Identification of the responsible genes has a great impact on patients and their families as it reveals the cause of the disease, and may also be important to better understand how these variants arise (founder effects and susceptibility chromosomes, among others) and how they lead to specific phenotypes. This study aimed to provide a molecular diagnosis for the Portuguese families identified through a population-based survey3 using targeted next generation sequencing (NGS) to screen these patients for the presence of variants in 70 genes already associated with HSP or candidate genes, covering all classical modes of inheritance.

Materials and methods

Patients

In Portugal, 193 families with hereditary spastic paraplegia were identified in a national, population-based survey.3, 13 After exclusion of the most common genes in most of the families and isolated cases (ATL1, SPAST and REEP1 in families with dominant inheritance, and SPG11, ZFYVE26 and CYP7B1 in the recessive ones), there were still 68.9% (133/193) of the families without a molecular diagnosis, 62% (98/159) if we consider only the families with DNA available for testing. Taking that into consideration, 98 unsolved families (ie, with DNA available) were selected to be screened for variants in known genes using one patient per family.

Among these 98 Portuguese families, 38 showed a probable recessive inheritance, 44 a dominant inheritance and 16 were isolated cases.
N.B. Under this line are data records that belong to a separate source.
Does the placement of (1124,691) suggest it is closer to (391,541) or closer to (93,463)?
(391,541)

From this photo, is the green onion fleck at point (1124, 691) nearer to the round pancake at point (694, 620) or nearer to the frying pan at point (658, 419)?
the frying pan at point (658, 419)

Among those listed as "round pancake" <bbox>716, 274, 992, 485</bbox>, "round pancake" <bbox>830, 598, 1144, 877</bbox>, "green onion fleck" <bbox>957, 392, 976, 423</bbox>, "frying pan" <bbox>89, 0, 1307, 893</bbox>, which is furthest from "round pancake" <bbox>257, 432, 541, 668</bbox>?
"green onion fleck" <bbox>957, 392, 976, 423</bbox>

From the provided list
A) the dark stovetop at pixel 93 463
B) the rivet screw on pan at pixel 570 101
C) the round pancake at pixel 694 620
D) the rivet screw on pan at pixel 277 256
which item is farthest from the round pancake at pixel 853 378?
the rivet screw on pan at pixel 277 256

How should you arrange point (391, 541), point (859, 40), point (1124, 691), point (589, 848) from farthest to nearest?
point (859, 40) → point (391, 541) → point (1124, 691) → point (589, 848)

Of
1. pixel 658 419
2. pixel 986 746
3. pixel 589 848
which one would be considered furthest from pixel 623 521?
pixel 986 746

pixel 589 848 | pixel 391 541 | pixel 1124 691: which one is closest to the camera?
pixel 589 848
Pure and complex forms were present and age at onset in the whole cohort ranged from less than 1 year to 65 years. Written informed consent for genetic testing was obtained from all tested individuals or their respective legal guardian and the genetic analyses were approved by the ethical committees of ICBAS (Portugal) and of the Paris-Necker Hospital (France).

HSP panels

Two sequential custom NGS panels were developed at ICM, France, to search for variants in HSP-related genes (Supplementary Table S1). This strategy was favored to exome sequencing for ethical concerns regarding the risk of secondary or incidental findings in HSP diagnosis in agreement with our local ethics committees and for the cost effectiveness given the number of genes involved in HSP that could carry a mutation. The first panel covered 34 genes among which 31 were known to be responsible for dominant and recessive HSP forms and the other three (ALS2, SACS and SETX) were implicated in overlapping phenotypes.14, 15, 16 The 34 genes corresponded to 531 regions with a total length of 109 768 base pairs. In order to increase achieving a molecular diagnosis, a second panel was later designed that covered 70 genes. This added 30 newly identified genes5 to the previous panel as well as three genes (FBXO7, GJA1 and SAMHD1) causing overlapping phenotypes17, 18, 19 and three candidate genes that encode partners of known HSP proteins (AP5B1, AP5M1 and AP5S1). This panel covered a total length of 210 363 bases corresponding to 1001 regions. These two panels targeted exonic regions and at least 20 intronic bases at the exon-intron boundaries.

Genetic analysis was performed using a customized Roche/Nimblegen capture followed by NGS in the MiSeq apparatus (Illumina, San Diego, CA, USA). The procedure consisted of four major steps: (1) library preparation, where we used the Illumina TruSeq DNA LT Sample Preparation kit v2-Set A (Illumina) according to the manufacturer’s protocol for the first panel and the Kapa HTP Library Prep Kit Illumina (Roche, Basel, Switzerland) with its corresponding protocol for the second panel; (2) double capture using the Roche NimbleGen SeqCap EZ Reagent Kit and SeqCap EZ Library (Roche) using the SeqCap EZ Library SR User’s Guide protocol; (3) massive parallel sequencing using the Illumina MiSeq Benchtop Sequencer; and (4) data analysis using the CLC Bio-Genomics Workbench 6.5.1 software (https://www.qiagenbioinformatics.com/). After the alignment with the Homo sapiens (hg19) reference sequence, data were filtered taking into consideration that the variants had to: (i) be present in the target regions, (ii) cause a change at the protein level (nonsense, amino acid change or a splicing effect), (iii) be present in the local database with a frequency below 15% and, (iv) if known in the databases, its minor allele frequency had to be below 1% for autosomal recessive inheritance and 0.2% for autosomal dominant transmission. All filtered variants were further analyzed using Alamut v.2.9.0 software (Interactive Biosoftware, La Rochelle, France) for functional effect prediction with SpliceSiteFinder, MaxEntScan, NNSPLICE, GeneSplicer, Human Splicing finder, Polyphen-2, SIFT, MutationTaster, Align GVGD and UMD-Predictor.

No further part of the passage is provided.